As 2022 begins, we hope to recruit more Bimsers and spread the word of Biomed News. Hopefully we may be able to see each other face to face. Wishing you the best for 2022.

Thomas writes:

A lot of technical details have changed. I know this is not obvious because the user interface has stayed the same.

My work has touched three areas. I am reviewing them in reverse historical order, starting with the most recent development, because it is the most important for the future.

  1. emais subscriptions to report issues (one month)
  2. learning and issue release (five months)
  3. work on the issue timing (two months)

(1) email subscriptions to report issues
In December 2021, I started to work on the new items poster nitpo. This is a software to disseminate report issues via email. I had written a funding proposal, and when it was accepted I started work on a project called sebeg. It will implement a substantial part of nitpo. Sebeg’s aim is have an early version nitpo ready for full deployment in the second half of 2022. Then we can have readers coming along to subscribe to report issues via email. On the report homepages, we will feature a subscription form. If a reader subscribes to several reports, nitpo will automatically hide duplicate papers. Thus readers will be able to look at several reports without being distracted by overlap between them. In the longer run, I plan to have a system where readers can manage a portfolio of reports that they subscribe to. But this is not in the works for now because I need to have the software ready this year.

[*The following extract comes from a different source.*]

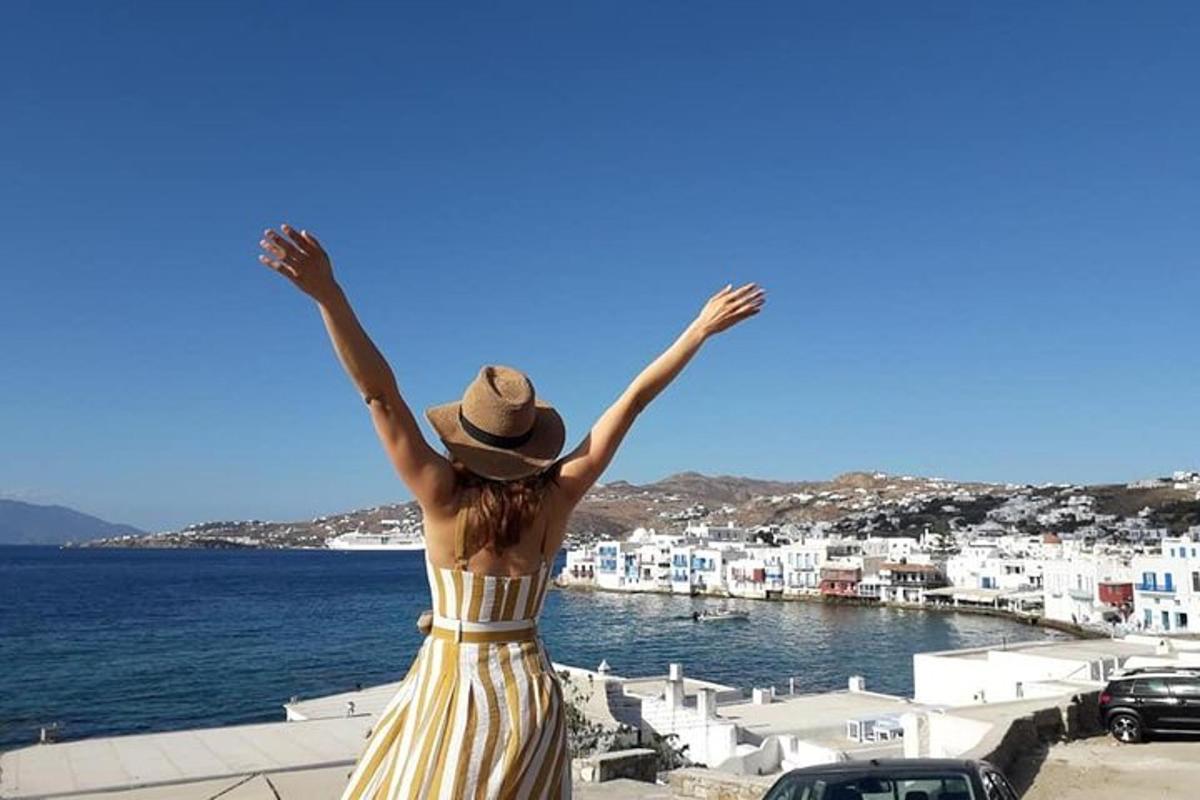 a woman in a yellow dress and hat looking at the water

(2) learning and issue release
I have rewritten the entire learning software from scratch. The main problem with the old software was slow release of report issues. It would take us about 7 minutes wall clock time on our server to presort a single report. This would limit the amount of reports we can release without getting ridiculously late. The new software is faster at this job. This was the main reason why I wrote it. The new software also features a new approach to presort the first issue of a report. The new approach requires fewer seed PubMed papers. Previously I recommended ten. Yes, I essentially plugged that number out of thin air. The new approach can run with just one PubMed paper. But that paper needs to be carefully chosen to be exactly on the topic in the sense that it mentions as much of the topic’s jargon as possible.

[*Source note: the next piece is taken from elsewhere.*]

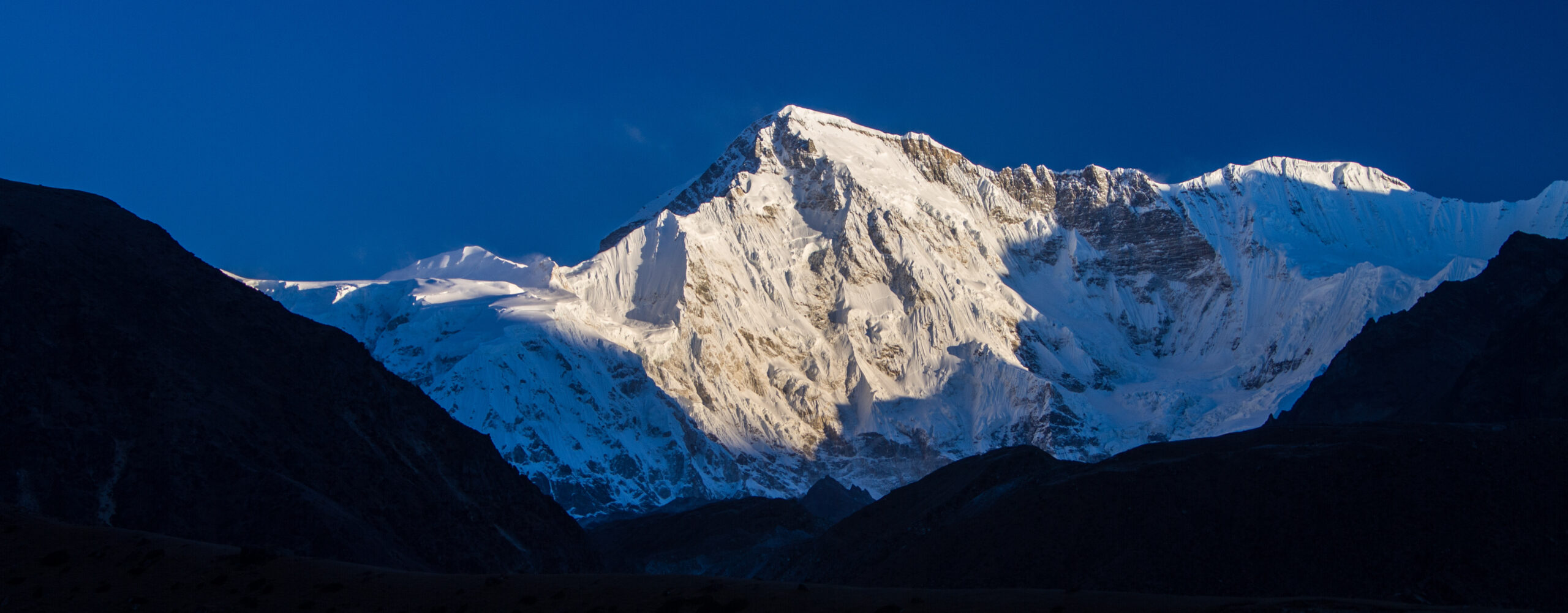 Cho Oyu mountain peak illuminated by sunlight, illustrating 8000-meter expeditions and operator choices.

I put the new software into production for the 2021‒06‒20 issue. Around that time I also changed the way the release is produced. I continue to release on Sunday at midnight UTC. But I prepare for the release as soon as I have the PubMed data that is required for it. With the small number of reports we have at this time, I manage to have all report issues already presorted by midnight UTC. Reports are still released in the order that they appear on the reports page. But now it takes ninty seconds rather than seven hours for the release to complete.

(3) work on issue timing
Since the start of NEP in 1998, issues have, in general, been made on a weekly base. Since the introduction of the Yanabino protocol, NEP has been able to stick to strictly weekly regime. The only exception are the NEP holidays. Bims inherited this way of working. Once a week, on Sunday morning it is time for a release. I call that point in time “release time”. Ernad creates an issue. The issue contains all new papers in PubMed. It is released to selectors. Let us call this the strictly weekly release approach. At release time, all report issues are presorted. That means that the issue is sorted for each report, based on the most recent machine learning model available for that report. This presort is only done once. If a selector is doing several issues of the same report one immediately after the other—say in an effort to catch up—then presorting of the issue the selector works on is out of date, because new information about the selector’s preferences is available from the issue that is just created.

In early 2021 I started to make exceptions to the strictly weekly approach. I call such an exception a “bremse”. There are two bremses, the “Laia bremse” and the “Camila bremse”.

The “Laia bremse” is named after Laia Caja Puigsubira. It says that a report can not have more than six outstanding report issues. If it has six issues outstanding, no further issues are created at release time. The release time notification informs the selector about the lack of a new issue. When the selector has cleared the backlog completely, new report issues are automatically created, but only up to six report issues at a time.

The “Camila bremse” is named after Camila Kehl Dias. It says that for reports that are less than six issues old, no new report issue is created unless all previous report issues have been done. You may ask what the reason for this is. well, for recent reports, the incremental informational value of a new issue is much larger than for older reports. And the time to compute a new model is much faster for a recent report. Thus a selector only has to wait a few minutes from the creation of one report issue to the next report issue becoming available. Both arguments serve in favour of creating this more restrictive bremse for new reports.

Implementing the bremeses took quite some time, because the strictly weekly approach is deeply ingrained in the way ernad works.

Both write:

We will continue to focus our work on recruitment, fund-raising to support the system and technical improvements of the platform. Once again, we thank you for your support and the time you spend to keep your reports up to date and your comments to improve the system. Wishing everyone a successful 2022.